▸ **WHAT YOU WILL DO**: Reproduce the records verbatim, starting at the line that contains "How far is arched" and ending at the end of the records. Leave the pictures out of your answer.
::::::::::
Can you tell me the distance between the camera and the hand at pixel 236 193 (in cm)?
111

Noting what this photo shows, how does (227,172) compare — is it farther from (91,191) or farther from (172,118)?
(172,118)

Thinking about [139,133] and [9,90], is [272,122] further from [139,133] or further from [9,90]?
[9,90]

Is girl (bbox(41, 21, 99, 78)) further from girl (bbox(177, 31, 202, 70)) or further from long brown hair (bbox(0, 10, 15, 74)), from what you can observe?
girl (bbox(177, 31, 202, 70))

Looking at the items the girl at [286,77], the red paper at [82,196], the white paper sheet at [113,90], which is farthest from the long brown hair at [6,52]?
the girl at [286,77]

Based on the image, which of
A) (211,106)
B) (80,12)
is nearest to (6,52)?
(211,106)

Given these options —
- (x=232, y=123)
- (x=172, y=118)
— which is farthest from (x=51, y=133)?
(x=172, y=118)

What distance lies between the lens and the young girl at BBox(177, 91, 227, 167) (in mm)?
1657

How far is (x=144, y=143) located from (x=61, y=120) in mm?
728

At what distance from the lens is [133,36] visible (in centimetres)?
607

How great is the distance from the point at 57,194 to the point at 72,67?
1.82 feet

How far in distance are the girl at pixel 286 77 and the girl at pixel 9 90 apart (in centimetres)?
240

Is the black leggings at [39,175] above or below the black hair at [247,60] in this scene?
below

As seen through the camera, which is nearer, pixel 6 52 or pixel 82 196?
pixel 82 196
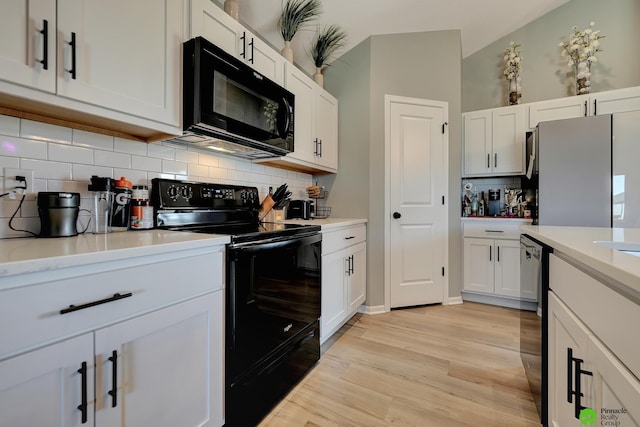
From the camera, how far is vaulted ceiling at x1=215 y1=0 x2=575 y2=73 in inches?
87.7

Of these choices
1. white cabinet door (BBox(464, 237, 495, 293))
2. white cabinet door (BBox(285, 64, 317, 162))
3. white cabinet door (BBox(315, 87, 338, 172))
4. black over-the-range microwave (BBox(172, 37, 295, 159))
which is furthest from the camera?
white cabinet door (BBox(464, 237, 495, 293))

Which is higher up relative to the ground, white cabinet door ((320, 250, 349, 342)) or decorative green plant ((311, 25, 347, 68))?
decorative green plant ((311, 25, 347, 68))

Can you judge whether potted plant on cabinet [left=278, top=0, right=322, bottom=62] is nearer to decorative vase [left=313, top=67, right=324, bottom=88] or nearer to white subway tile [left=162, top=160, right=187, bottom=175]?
decorative vase [left=313, top=67, right=324, bottom=88]

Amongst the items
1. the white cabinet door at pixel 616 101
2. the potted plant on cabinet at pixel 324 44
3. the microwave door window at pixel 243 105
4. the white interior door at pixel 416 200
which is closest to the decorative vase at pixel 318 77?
the potted plant on cabinet at pixel 324 44

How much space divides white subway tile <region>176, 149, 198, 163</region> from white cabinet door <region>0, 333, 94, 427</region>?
1.14m

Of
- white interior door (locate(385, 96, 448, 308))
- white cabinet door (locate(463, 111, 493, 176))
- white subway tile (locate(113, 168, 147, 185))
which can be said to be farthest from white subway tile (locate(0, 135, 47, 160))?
white cabinet door (locate(463, 111, 493, 176))

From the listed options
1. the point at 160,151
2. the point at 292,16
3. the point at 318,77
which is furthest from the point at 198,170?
the point at 318,77

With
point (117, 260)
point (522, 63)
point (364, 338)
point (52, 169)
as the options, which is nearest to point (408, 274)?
point (364, 338)

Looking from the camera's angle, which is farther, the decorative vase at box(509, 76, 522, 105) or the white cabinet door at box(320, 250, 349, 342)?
the decorative vase at box(509, 76, 522, 105)

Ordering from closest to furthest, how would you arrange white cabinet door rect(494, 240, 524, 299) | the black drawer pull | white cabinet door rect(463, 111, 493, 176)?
the black drawer pull < white cabinet door rect(494, 240, 524, 299) < white cabinet door rect(463, 111, 493, 176)

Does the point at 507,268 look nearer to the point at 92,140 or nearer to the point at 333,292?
the point at 333,292

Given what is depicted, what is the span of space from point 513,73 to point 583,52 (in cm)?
62

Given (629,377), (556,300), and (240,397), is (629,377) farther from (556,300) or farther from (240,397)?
(240,397)

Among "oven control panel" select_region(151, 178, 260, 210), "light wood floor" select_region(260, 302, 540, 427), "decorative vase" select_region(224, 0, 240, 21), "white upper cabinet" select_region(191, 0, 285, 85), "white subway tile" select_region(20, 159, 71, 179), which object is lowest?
"light wood floor" select_region(260, 302, 540, 427)
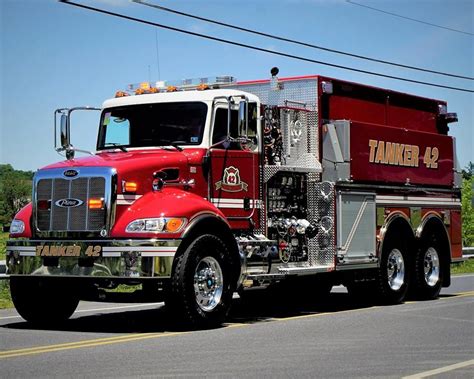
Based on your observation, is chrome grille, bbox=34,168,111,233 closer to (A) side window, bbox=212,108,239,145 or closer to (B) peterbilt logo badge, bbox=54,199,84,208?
(B) peterbilt logo badge, bbox=54,199,84,208

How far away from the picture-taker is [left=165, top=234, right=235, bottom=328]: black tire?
449 inches

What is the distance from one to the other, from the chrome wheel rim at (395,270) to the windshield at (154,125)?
493 centimetres

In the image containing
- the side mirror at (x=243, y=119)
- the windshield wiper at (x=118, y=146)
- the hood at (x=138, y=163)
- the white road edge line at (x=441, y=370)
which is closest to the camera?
the white road edge line at (x=441, y=370)

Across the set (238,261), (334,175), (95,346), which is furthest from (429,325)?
(95,346)

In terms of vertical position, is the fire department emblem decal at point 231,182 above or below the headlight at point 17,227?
above

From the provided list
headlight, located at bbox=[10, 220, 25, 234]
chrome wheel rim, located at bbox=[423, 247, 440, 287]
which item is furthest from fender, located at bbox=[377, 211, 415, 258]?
headlight, located at bbox=[10, 220, 25, 234]

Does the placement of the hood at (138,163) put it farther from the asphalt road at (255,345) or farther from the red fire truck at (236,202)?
the asphalt road at (255,345)

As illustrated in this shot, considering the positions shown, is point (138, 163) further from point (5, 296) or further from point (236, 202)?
point (5, 296)

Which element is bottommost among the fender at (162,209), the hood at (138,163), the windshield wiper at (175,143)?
the fender at (162,209)

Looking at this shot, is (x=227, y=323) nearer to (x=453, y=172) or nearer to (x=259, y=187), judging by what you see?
(x=259, y=187)

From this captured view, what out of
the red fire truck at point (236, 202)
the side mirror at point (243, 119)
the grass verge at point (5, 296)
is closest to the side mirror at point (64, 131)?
the red fire truck at point (236, 202)

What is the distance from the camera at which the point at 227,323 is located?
12523 millimetres

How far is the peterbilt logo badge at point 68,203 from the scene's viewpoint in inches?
463

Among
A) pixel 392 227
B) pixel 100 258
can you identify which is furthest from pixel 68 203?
pixel 392 227
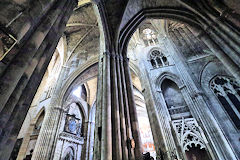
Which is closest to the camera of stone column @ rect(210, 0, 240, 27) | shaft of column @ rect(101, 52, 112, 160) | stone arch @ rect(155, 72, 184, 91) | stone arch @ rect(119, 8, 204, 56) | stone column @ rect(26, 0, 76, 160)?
shaft of column @ rect(101, 52, 112, 160)

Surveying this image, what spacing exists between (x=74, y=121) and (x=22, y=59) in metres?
10.8

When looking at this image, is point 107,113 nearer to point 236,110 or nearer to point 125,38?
point 125,38

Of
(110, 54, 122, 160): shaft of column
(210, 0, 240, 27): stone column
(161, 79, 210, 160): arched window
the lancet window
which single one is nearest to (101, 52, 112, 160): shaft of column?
(110, 54, 122, 160): shaft of column

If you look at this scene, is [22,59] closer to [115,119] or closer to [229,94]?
[115,119]

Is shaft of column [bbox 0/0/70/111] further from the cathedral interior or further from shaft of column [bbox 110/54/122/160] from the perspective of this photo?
shaft of column [bbox 110/54/122/160]

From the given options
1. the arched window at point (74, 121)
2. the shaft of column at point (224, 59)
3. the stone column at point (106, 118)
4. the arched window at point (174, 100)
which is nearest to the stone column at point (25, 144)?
the arched window at point (74, 121)

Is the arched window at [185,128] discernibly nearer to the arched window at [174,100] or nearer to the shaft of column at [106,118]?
the arched window at [174,100]

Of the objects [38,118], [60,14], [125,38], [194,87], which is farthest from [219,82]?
[38,118]

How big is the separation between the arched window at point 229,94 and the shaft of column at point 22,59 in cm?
904

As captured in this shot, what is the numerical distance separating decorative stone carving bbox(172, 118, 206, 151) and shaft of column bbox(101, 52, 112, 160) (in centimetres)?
473

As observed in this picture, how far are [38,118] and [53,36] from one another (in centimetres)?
1105

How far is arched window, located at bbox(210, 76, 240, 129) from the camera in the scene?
665 centimetres

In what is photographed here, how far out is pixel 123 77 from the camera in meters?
4.94

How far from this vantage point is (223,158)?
17.7ft
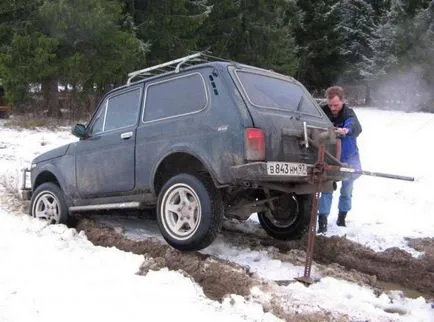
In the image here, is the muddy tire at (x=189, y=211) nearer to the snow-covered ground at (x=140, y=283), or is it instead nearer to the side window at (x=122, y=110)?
the snow-covered ground at (x=140, y=283)

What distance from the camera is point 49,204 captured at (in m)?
6.87

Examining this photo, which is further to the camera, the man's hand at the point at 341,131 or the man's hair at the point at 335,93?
the man's hair at the point at 335,93

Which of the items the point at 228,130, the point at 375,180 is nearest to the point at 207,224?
the point at 228,130

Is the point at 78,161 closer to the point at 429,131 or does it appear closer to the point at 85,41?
the point at 85,41

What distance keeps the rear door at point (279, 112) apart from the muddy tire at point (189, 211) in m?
0.70

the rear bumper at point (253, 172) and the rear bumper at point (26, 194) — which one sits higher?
the rear bumper at point (253, 172)

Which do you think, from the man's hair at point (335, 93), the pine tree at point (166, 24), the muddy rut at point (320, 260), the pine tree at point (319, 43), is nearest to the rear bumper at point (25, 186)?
the muddy rut at point (320, 260)

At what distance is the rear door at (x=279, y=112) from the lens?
4820mm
::::::::::
▸ **THE RESPONSE**:
How far is arched window, located at bbox(210, 76, 240, 129) from the camera in the scene?
665 centimetres

In what is photographed here, how far out is pixel 123 77 from the camera in meters?
4.94

How far from this vantage point is (223,158)?
17.7ft
In the image here, is the muddy tire at (x=189, y=211) nearer to the snow-covered ground at (x=140, y=283), or is it instead nearer to the side window at (x=122, y=110)?
the snow-covered ground at (x=140, y=283)

What distance from the camera is point 49,204 captured at (in m)?
6.87

Examining this photo, which is further to the camera, the man's hand at the point at 341,131 or the man's hair at the point at 335,93?
the man's hair at the point at 335,93

Which of the items the point at 228,130, the point at 375,180 is nearest to the point at 207,224?
the point at 228,130

Is the point at 78,161 closer to the point at 429,131 or does it appear closer to the point at 85,41?
the point at 85,41

What distance keeps the rear door at point (279, 112) apart from the muddy tire at point (189, 211) in m?
0.70

the rear bumper at point (253, 172) and the rear bumper at point (26, 194) — which one sits higher?
the rear bumper at point (253, 172)

Which do you think, from the man's hair at point (335, 93), the pine tree at point (166, 24), the muddy rut at point (320, 260), the pine tree at point (319, 43), is nearest to the rear bumper at point (25, 186)?
the muddy rut at point (320, 260)

At what distance is the rear door at (x=279, y=112) from the lens?
4820mm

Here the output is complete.